Als diese die Knappen in der Folgesaison mit 3:0 aus dem DFB-Pokal warfen, legten pfiffige Schalker prompt Protest ein: Hatte für die Berliner nicht ein Spieler namens Zoltan Varga auf dem Platz gestanden (und zweifach getroffen)? Und hatte nicht auch er ein halbes Jahr zuvor wegen Bestechlichkeit Schuld auf sich geladen? Herthas Sieg wurde mit einigem bürokratischem Aufwand für nichtig erklärt, Schalke zog in die nächste Runde ein, trotz der sportlichen Niederlage.
Ein gewisser Argwohn von Berliner Seite scheint nachvollziehbar. Aber ein halbes Jahrhundert später immer noch? Obwohl der ahnungslose Schalker Anhang seitdem eigentlich nichts getan hat, um die Rivalität weiter anzufachen?
Unterwegs zum Schacht, einem Wilmersdorfer Restaurantkeller, wo Veltins aus dem Zapfhahn strömt und die Wände mit königsblauen Devotionalien verziert sind.
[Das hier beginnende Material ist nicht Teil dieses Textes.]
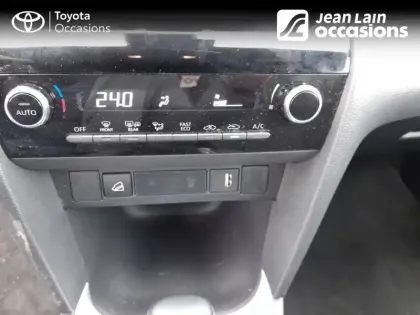 Photo 13 Toyota Yaris  Cross Hybride 116h AWD-i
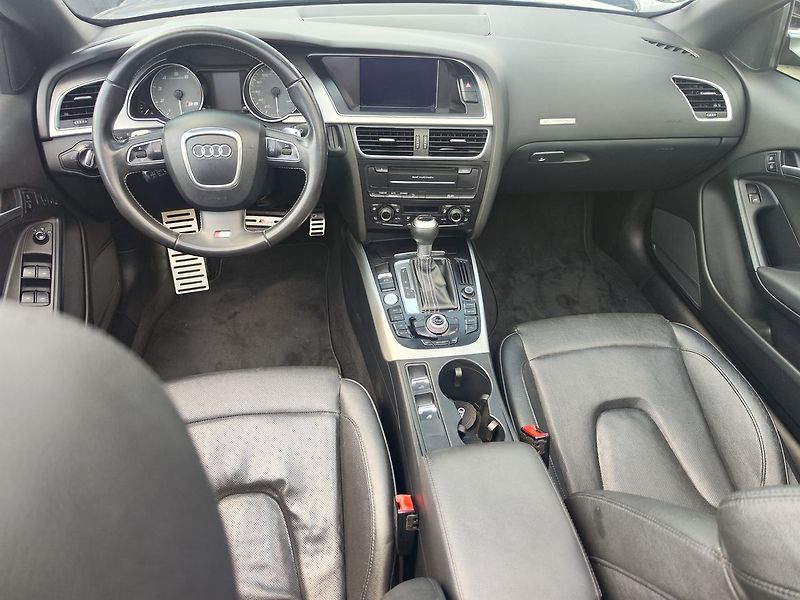 Audi S5 3.0 TFSI/245kW V6 Cabrio 4x4 - fotka 19 z 35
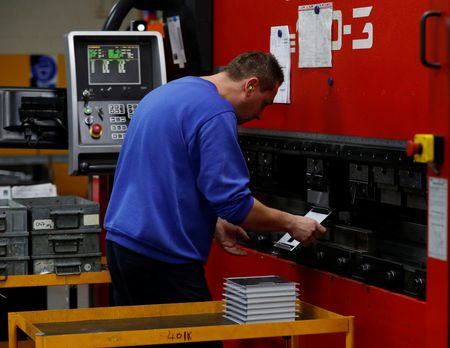 Marché : L'économie britannique affiche une croissance inattendue de 0,1% au T4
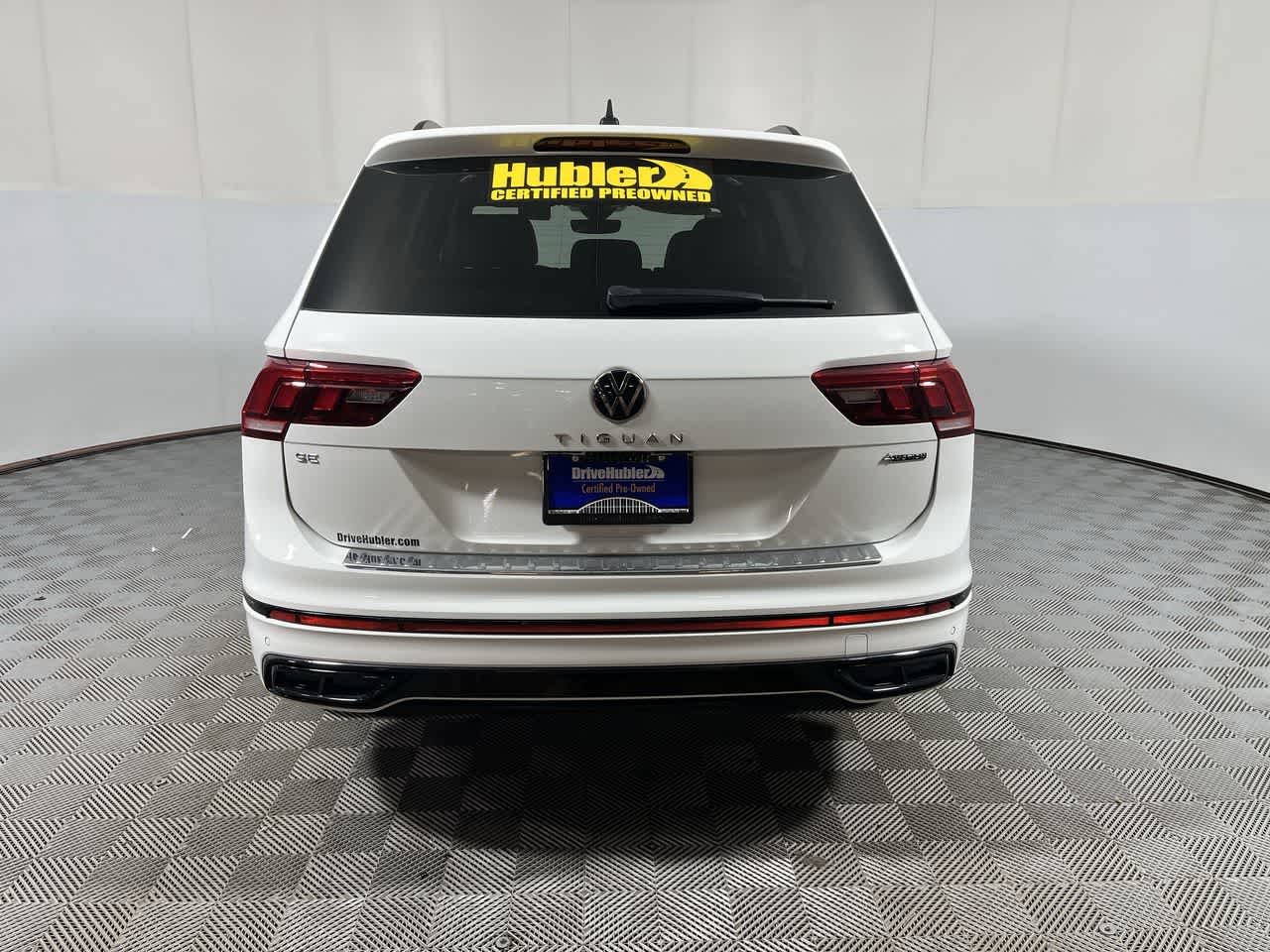2022 Volkswagen Tiguan SE R-Line Black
Ein Schalker Hotspot mitten in Berlin. Schon auf dem Treppenabgang hinunter in die Fankneipe ist die grollende, erhitzte Atmosphäre spürbar. Unter lautem Geplapper und Gemecker starren 40 oder 50 Augenpaare gebannt auf die flackernden Bildschirme. Gezeigt wird das Krisenduell gegen die TSG Hoffenheim, es geht um viel.
Die einseitige Berliner Gegnerschaft, vielleicht ist sie den Menschen im Schacht ein Begriff. Die köchelnde Stimmung steht allerdings in starkem Kontrast zur Sachlichkeit, sobald die Hertha-Rivalität zur Sprache gebracht wird.
"Uns hasst doch eh jeder, da macht ein Verein mehr oder weniger auch keinen Unterschied", sagt ein langhaariger Fan im nach wie vor umwerfenden Kärcher-Trikot der Saison 1996/97. Ein Anzugträger, der sich als Schalke-Fan aus dem Odenwald vorstellt, behauptet, dass Hertha eine Fanfreundschaft zu Borussia Dortmund habe und die Rivalität daher rühre. "Ist doch klar, dass die sich solidarisieren", schlussfolgert er.
Nur Annelie, eine der Initiatorinnen der Fankneipe und Mitglied des Fanklubs "Königsblau Berlin", hat tatsächlich bittere Erfahrungen gemacht mit der einseitigen Rivalität. Zweimal sei die Schalker Fahne vor dem Eingang des Restaurants geklaut worden, von Herthafans, wie sie vermutet. Und in der Bahn sei sie bepöbelt worden, als sie ein T-Shirt ihres Herzensvereins trug.
Dabei gäbe es, nur mal so, aus der Vogelperspektive Einiges, das beide Klubs verbindet. Blau und weiß, der Hang zum Drama, das leuchtende Einst, das triste Jetzt.
Klar ist: Am Freitag wird der Tabellenletzte Schalke 04 gegen den Vorletzten Hertha BSC beim Abstiegskracher alles in die Wagschale werfen, um die bitter nötigen Punkte einzufahren für den ersehnten Klassenherhalt. Und vielleicht wird die Partie dann sogar den Anschein erwecken, als gehe es um eine beidseitige Rivalität.